Politique

Municipales : le vélo a-t-il la cote à Perpignan ?

Par Martin Cotta, France Bleu Roussillon dimanche 23 février 2014 à 16:17

J-M Pujol, Clotilde Ripoull (de dos) et les autres candidats se sont prêtés au jeu

Les candidats aux élections municipales étaient invités ce samedi matin à une balade en vélo dans la commune pour apprécier les charmes et les difficultés de circulation avec le deux-roues.

"Codognès m'a doublé sur la droite, j'ai doublé Ripoull sur la gauche " plaisante Louis Aliot, candidat pour le Front National. Ce n'est pas un grand fan de vélo comme il l'a avoué, mais il a pu remarquer qu'être cycliste dans Perpignan n'est pas chose facile : "j'ai du zigzaguer entre les bus et puis la bouffée de gazoil au démarrage ça peut vous remettre les bronches dans un état difficile ".

Louis Aliot candidat pour le Front National

C'est l'association Vélo-en-Têt qui est à l'origine de cette initiative. Et les membres des "gilets jaunes" ne sont pas peu fiers d'avoir fait mouilller le maillot aux candidats. Ces derniers ont d'ailleurs pu faire des propositions pour développer les transports doux. Jean Codognès par exemple, tête de liste Europe-Ecologie-Les-Verts propose de "consacrer 10% de la part des dépenses de voirie aux aménagements piétons et cyclables ".

Codognès son

La proposition en faire rire certains, comme Jean-Michel Henric, colistier du maire sortant Jean-Marc Pujol. "On peut proposer 10, 20, 30, 40% aussi pendant la campagne.

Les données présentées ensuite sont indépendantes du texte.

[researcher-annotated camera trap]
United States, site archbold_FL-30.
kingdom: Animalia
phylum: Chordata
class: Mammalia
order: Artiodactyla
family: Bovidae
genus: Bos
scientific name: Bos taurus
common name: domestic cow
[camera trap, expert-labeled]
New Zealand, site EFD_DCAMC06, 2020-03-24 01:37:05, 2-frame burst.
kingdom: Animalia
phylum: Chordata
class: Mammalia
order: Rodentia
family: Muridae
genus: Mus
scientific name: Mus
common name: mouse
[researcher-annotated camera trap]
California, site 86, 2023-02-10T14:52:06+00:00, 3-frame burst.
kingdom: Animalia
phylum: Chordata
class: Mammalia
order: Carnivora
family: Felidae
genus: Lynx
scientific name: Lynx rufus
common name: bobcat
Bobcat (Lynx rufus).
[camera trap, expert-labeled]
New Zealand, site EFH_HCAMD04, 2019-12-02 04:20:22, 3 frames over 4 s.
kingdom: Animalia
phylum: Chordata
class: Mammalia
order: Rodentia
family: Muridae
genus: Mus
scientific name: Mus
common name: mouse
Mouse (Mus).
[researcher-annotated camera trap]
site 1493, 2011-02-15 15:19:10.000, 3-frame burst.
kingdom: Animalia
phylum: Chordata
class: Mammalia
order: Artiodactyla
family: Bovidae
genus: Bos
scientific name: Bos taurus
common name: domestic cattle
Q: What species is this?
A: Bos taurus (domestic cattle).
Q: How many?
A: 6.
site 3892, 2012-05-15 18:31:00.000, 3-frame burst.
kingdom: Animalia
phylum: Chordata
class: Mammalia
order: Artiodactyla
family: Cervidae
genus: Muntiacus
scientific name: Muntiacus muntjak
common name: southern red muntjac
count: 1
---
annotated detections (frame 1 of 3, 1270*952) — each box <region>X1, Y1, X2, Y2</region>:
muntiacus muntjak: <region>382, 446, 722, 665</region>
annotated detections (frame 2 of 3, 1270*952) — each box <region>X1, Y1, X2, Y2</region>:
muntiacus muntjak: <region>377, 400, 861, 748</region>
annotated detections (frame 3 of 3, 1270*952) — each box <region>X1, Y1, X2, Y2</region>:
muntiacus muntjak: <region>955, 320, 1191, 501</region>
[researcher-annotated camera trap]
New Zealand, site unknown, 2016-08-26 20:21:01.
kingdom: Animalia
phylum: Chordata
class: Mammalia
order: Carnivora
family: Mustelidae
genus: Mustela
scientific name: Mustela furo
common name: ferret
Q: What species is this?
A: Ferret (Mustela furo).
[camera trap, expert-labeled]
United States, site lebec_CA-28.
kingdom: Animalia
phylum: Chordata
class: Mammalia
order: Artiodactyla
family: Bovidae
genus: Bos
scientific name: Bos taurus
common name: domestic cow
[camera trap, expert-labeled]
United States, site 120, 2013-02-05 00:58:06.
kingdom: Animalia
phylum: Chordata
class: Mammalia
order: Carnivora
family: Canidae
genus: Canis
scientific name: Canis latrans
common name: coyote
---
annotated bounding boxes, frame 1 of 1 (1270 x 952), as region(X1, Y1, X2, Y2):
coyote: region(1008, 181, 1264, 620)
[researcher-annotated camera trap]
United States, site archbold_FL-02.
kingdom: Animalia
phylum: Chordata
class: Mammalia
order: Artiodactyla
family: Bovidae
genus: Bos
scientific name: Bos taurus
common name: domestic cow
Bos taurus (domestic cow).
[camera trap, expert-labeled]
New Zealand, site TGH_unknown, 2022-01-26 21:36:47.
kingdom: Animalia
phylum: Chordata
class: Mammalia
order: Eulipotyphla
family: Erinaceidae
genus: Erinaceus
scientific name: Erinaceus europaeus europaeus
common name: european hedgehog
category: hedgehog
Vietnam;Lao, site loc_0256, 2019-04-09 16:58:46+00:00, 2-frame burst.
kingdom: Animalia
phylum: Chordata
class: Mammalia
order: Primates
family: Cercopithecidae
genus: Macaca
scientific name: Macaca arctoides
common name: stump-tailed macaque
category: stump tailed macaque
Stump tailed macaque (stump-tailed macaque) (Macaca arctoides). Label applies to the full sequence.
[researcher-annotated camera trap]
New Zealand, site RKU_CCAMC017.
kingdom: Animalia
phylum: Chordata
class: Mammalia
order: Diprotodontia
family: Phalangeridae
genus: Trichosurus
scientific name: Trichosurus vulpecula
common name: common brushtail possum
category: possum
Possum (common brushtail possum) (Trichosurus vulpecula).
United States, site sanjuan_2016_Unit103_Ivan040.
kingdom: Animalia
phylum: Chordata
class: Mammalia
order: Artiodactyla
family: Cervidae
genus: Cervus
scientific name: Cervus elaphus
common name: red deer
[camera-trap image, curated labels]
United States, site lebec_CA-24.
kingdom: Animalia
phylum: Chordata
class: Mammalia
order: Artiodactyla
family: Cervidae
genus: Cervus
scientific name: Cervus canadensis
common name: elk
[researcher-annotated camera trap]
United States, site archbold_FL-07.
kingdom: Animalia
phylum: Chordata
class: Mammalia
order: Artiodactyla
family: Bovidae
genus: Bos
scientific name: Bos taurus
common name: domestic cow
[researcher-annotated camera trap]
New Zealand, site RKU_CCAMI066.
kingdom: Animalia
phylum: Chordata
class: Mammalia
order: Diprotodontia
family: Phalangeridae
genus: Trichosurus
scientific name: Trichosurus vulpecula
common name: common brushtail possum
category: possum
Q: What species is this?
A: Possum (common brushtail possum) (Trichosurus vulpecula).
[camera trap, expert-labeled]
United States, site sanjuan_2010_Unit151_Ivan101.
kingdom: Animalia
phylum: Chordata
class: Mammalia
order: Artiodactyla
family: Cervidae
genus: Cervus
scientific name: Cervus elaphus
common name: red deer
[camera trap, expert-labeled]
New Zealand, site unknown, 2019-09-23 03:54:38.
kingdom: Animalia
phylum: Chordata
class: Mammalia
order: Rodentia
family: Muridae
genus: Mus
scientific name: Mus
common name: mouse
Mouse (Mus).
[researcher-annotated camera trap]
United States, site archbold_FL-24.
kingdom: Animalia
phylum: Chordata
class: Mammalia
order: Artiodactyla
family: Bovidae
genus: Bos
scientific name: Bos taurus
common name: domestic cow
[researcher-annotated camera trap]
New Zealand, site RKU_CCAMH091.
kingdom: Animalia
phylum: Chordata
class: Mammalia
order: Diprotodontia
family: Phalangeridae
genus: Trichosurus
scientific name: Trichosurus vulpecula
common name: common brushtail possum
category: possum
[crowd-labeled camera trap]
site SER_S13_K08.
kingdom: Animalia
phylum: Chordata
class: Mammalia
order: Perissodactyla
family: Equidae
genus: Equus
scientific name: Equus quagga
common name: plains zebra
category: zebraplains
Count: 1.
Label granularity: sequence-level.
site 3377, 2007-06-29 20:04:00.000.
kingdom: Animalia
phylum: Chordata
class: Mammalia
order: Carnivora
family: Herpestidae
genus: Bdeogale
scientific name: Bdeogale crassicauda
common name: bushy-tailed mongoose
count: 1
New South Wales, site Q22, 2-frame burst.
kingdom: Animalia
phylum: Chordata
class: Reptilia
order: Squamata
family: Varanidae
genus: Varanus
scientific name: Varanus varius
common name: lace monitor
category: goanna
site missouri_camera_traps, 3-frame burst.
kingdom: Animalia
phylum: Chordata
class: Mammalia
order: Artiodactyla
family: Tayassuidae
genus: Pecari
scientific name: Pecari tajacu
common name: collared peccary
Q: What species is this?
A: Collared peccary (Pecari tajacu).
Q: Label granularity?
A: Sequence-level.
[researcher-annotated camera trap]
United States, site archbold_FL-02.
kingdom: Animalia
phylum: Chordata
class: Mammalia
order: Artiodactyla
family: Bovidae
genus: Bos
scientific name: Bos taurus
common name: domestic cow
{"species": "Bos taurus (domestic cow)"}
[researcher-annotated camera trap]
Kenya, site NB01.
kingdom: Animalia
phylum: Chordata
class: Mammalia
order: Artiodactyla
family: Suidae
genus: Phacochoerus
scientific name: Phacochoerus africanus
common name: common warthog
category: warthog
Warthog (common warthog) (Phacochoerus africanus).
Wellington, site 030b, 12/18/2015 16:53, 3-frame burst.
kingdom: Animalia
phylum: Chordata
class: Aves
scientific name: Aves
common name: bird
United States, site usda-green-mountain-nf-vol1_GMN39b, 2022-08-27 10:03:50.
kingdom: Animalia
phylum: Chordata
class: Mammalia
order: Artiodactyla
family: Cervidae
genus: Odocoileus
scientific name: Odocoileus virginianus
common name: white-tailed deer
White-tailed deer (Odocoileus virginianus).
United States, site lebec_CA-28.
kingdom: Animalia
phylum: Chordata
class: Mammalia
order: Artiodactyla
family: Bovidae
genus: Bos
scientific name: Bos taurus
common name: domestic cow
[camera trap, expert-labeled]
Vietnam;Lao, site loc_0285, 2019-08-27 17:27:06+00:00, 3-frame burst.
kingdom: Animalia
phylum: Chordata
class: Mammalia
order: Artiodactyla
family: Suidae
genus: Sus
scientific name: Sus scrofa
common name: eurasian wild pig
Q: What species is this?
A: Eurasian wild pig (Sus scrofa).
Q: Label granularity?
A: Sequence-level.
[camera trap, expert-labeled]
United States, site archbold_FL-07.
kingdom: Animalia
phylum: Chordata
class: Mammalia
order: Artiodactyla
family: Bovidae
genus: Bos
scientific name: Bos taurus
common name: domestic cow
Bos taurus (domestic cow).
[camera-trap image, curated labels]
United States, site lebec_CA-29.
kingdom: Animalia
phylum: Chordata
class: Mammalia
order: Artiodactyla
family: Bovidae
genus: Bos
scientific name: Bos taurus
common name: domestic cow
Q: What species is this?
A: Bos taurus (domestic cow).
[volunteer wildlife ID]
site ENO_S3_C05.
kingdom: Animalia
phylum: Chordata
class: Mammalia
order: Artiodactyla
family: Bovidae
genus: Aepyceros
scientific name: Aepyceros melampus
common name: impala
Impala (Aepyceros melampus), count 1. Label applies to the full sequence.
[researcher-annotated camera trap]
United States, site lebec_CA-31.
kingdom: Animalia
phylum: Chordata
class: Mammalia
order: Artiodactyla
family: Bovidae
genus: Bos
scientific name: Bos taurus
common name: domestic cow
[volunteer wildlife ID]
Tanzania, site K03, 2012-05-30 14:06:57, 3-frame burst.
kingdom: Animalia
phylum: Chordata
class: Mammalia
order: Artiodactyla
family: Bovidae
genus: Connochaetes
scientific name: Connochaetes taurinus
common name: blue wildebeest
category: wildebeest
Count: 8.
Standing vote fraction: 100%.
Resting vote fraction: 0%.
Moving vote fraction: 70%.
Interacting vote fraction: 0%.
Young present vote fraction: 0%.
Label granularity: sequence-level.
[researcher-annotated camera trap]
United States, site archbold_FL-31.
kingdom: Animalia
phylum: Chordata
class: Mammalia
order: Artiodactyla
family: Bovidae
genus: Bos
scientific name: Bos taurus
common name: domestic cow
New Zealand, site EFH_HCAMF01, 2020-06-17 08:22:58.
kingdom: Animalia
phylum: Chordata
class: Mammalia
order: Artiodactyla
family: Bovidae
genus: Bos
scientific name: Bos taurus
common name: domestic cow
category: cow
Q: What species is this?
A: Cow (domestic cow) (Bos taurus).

Mais déjà si on arrive à 5%... " explique t-il.

Jean-Michel Henric, colistier du maire sortant Jean-Marc Pujol

Les difficultés dans le centre-ville

Si chaque candidat a promis, s'il est élu, de faire de Perpignan un bastion du vélo, les candidats à la course aux élections municipales ont constaté les mêmes difficultés de circulation. Le 4e pont par exemple. Un hommage a été rendu d'ailleurs au cycliste mort à la fin du mois de janvier. "Je rappelle que cet ouvrage a coûté plusieurs millions d'euros et que l'on y est pas en sécurité " note Clothilde Ripoull candidate sans étiquette. Et puis la traversée de la place de Catalogne, où il n'existe pas partout de pistes cyclables et cela oblige a descendre de son vélo.

ripoull vélo

Au total les candidats ont parcouru sept kilomètres, de l'hôtel de l'agglomération à la place de la République en passant par la place Arago, la préfecture et le Castillet. Une dernière ballade avant le sprint final vers le premier tour de l'élection municipale le 23 mars, soit dans un mois.